Christian Huitema's blog

Cloudy sky, waves on the sea, the sun is
shining

Walled gardens, walled spyware

05 Dec 2011

Steve Jobs justified the "walled garden" approach of the IPhone's App Store by saying that it provided freedom, freedom from spam, freedom from viruses, freedom from porn. In theory, he had a point about viruses. In theory, if all apps are properly vetted, we would never get a virus on our phone. Whether that's true in practice is matter of debate. But if Julian Assange is correct, the walled gardens allow for something even more ominous, spyware installed with the consent of the walled garden owner, such as spyware in Apple's iTune. This is even worse that installing logging spyware for the carriers' benefit, as did CarrierIQ. With the walled garden, we may not get regular spyware in theory, we just get walled spyware in practice.

Of course, there are probably layers of indirections that provide plausible deniability to the walled garden operators. Maybe they are not actually installing the spyware themselves. It seems that the various spy agencies are perfectly capable of planting a virus on somebody's PC or phone, without asking anything like a judge's permission or a search warrant. So maybe the walled garden operators do not install the spyware themselves. Maybe they just left the door open. Maybe they just forgot to fix a bug here or there.

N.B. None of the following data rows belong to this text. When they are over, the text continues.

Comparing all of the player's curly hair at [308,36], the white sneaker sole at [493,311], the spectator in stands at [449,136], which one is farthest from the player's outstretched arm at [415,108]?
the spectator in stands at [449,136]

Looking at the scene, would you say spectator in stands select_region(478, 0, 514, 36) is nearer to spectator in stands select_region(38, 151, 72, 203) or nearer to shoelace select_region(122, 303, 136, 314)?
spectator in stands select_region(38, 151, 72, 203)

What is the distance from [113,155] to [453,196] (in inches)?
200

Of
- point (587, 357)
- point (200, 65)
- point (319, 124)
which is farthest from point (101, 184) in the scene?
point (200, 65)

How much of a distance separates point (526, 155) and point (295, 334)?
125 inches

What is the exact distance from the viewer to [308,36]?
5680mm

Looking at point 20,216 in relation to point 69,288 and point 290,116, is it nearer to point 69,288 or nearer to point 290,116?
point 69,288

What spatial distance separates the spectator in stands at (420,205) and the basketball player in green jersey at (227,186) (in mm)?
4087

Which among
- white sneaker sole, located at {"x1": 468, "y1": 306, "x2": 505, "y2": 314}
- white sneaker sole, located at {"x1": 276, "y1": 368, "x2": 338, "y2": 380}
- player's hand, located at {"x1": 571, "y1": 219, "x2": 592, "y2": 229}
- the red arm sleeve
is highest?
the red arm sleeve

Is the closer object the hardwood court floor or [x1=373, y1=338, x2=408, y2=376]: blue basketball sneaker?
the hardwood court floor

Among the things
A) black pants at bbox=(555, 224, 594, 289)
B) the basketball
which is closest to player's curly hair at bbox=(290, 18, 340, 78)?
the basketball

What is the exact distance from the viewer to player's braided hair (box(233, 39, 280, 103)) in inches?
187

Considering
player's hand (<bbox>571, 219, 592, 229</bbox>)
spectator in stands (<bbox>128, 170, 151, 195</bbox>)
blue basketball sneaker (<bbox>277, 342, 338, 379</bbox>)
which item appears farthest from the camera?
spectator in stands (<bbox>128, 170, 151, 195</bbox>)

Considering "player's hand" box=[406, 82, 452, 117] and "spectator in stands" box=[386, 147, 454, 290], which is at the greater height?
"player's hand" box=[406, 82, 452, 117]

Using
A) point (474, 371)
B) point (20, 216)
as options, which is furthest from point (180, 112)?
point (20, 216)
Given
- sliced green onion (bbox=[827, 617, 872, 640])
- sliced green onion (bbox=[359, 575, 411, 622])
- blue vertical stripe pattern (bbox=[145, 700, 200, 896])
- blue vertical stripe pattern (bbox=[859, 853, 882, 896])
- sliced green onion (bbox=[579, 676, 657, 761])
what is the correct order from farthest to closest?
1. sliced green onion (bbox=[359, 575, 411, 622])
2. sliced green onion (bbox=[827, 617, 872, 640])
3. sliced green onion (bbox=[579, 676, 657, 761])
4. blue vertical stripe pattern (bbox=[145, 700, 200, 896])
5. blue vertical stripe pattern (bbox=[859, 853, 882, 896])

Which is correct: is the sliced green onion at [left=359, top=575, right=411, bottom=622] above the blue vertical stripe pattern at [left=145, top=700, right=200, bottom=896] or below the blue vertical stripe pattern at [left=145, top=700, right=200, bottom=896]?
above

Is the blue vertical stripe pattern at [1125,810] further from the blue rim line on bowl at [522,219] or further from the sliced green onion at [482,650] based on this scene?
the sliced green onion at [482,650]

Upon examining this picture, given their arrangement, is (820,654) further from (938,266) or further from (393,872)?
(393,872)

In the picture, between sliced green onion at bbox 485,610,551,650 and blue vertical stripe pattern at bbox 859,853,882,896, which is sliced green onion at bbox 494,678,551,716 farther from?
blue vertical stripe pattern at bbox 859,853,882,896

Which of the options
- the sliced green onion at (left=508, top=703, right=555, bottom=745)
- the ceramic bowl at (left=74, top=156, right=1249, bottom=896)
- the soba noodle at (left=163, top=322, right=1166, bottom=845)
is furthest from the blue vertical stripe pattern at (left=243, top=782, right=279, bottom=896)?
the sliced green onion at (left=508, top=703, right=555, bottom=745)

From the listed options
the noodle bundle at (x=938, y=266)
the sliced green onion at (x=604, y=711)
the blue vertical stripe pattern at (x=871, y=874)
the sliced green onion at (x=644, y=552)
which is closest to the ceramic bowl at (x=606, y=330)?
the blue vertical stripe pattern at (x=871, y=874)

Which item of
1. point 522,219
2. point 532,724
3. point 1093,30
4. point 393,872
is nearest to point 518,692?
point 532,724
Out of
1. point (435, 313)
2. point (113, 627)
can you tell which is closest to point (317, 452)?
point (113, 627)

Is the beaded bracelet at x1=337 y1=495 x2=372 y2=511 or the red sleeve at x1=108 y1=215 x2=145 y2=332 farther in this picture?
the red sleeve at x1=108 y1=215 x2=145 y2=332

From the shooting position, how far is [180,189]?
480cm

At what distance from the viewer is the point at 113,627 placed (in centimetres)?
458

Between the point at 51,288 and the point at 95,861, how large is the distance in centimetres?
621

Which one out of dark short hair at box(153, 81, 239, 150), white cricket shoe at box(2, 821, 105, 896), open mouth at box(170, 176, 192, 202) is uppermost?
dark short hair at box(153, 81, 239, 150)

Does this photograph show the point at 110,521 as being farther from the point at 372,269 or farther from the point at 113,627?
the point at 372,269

I worked on Windows long enough to understand that eradicating all security bugs in a complex product is very hard, almost impossible. We were using all kinds of tools to improve the software quality, from manual testing to automated code analysis, stress tests, fuzz tests and many more. Our software quality improved dramatically, but we would still hear of bugs found after the code was realized. I have thus a hard time believing that the walled gardens are perfect. They may well adequately protect their operators' businesses, ensuring that the services generate enough revenues. But the average smart phone software cannot possibly be completely free of bugs, and we can be sure that hackers and spy agencies will indeed find these bugs.

The spread of viruses may well be a consequence of the openness of the PC, but the same openness also enables us to install all kinds of security products. On a PC, I can install a variety of anti-virus and other spyware detection tools. I can reinstall the software as I see fit, or I can get it reinstalled by a technician whom I trust. On a walled phone, on a walled tablet, no such luck. I will only get the software that is approved by the walled garden operators.

As Benjamin Franklin said, "They who can give up essential liberty to obtain a little temporary safety, deserve neither liberty nor safety." Well, they who accept the walled gardens to obtain a little safety will get neither liberty nor safety!